Taboo subjects — Hindus quietly praying. Hindus writing philosophy. Or theology. Hindus going about their daily lives; or Hindus not beating women, not raping women, not showing penis, or breasts or vagina.
Remember that all things vertical are penises to the Hindus. Nothing can stand in Hindu-land without being cocksure. In fact, that’s a line you can use. It will be a great hit at the book reading in New York. Also — all openings, or holes, are vaginas. You must always write that the biggest, overwhelming effort of the Hindus every single day is to bring these two things together. Which two things? Penis and vagina. Don’t confuse the good reader.
One of the biggest points of your book must always be that there are no rules in Hinduism. You must profess great love for Hinduism in the beginning of the book. It could begin by talking about your mother showing you colours of India. From your mother’s cheap batik scarf to loving Hindu texts is a small distance — which your book can easily cover.
Describe in detail the colours of India. The colours of mud (on which the Hindus are naked), the colours of the trees (which are standing up, you know, like penises), the colour of the sky (blue, like what the woman feels after coitus sometimes), the colour of the festivals (red, like menstrual blood) — say that you love all these colours. Especially if there are naked people in them. And that all those colours are colours of copulation for the Hindus.
Always subtly hint that while you have read and mastered all Hindu texts, there is actually nothing called Hinduism. This must be the great consistent revelation of your book. It is also great preparation just in case someone spots your errors and takes you to court.
The more you write that you love the openness in Hinduism, the better it is for you. Because if nothing exists, and there are no rules, no facts, no realities and no texts — if there is no Hinduism — then you can write what you want. And anything you write will make you a scholar.

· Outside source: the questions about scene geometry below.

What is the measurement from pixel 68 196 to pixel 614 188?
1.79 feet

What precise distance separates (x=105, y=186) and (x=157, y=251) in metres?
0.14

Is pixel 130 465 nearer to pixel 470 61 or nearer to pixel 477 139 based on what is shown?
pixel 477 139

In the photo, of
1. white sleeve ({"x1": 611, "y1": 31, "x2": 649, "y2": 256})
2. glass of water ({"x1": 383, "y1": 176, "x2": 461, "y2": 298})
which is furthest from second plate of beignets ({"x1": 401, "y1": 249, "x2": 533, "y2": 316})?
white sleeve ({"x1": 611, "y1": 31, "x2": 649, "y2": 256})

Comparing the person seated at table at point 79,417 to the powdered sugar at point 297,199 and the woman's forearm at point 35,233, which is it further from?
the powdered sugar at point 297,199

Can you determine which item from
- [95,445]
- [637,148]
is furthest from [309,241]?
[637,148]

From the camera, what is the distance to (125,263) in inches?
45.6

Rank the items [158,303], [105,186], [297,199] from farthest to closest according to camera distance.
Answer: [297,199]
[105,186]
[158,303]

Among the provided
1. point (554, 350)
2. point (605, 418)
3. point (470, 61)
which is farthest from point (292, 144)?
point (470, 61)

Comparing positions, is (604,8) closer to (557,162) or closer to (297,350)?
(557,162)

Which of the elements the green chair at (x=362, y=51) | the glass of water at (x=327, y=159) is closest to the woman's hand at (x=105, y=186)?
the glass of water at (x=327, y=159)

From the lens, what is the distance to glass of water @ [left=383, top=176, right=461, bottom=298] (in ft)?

So in this nothing-exists-ness, you can cleverly make everything into those three vital truths about the Hindus — naked, vagina and penis.
Try never to say anything good about any Hindu god or goddess(unless you are saying something about their penis or vagina or both). That would be very right-wing. But always say that all the villians in Hindu stories were actually the good guys. Only misunderstood and misrepresented — like the National Rifle Association, or the Taliban. Never talk about the penis or vagina of the villians. Never describe them as naked. But the heroes must always be sex-crazy, lustful and raping. Only gods rape — demons don’t. That’s another great revelation you will discover during your research.
Always get your book reviewed by Marxists or Communists — the more the reviewers declare their Communist roots, the better. It lends more credibility to your book. Never get your book reviewed by any practicising Hindu. That would be very right-wing.
You need a cover where many gods and goddesses and people are naked or showing their vagina or penis or doing things with their vagina or penis. Never ever have a cover showing someone meditating because everyone knows that meditation was discovered in America. And then exported to the rest of the world. As a global super brand.
Always end your book with Mahatma Gandhi saying something about Hinduism. Then quickly mention something about his sex life and use the words naked young girls in the sentence. Because you love Hinduism. And its openness. Because you care.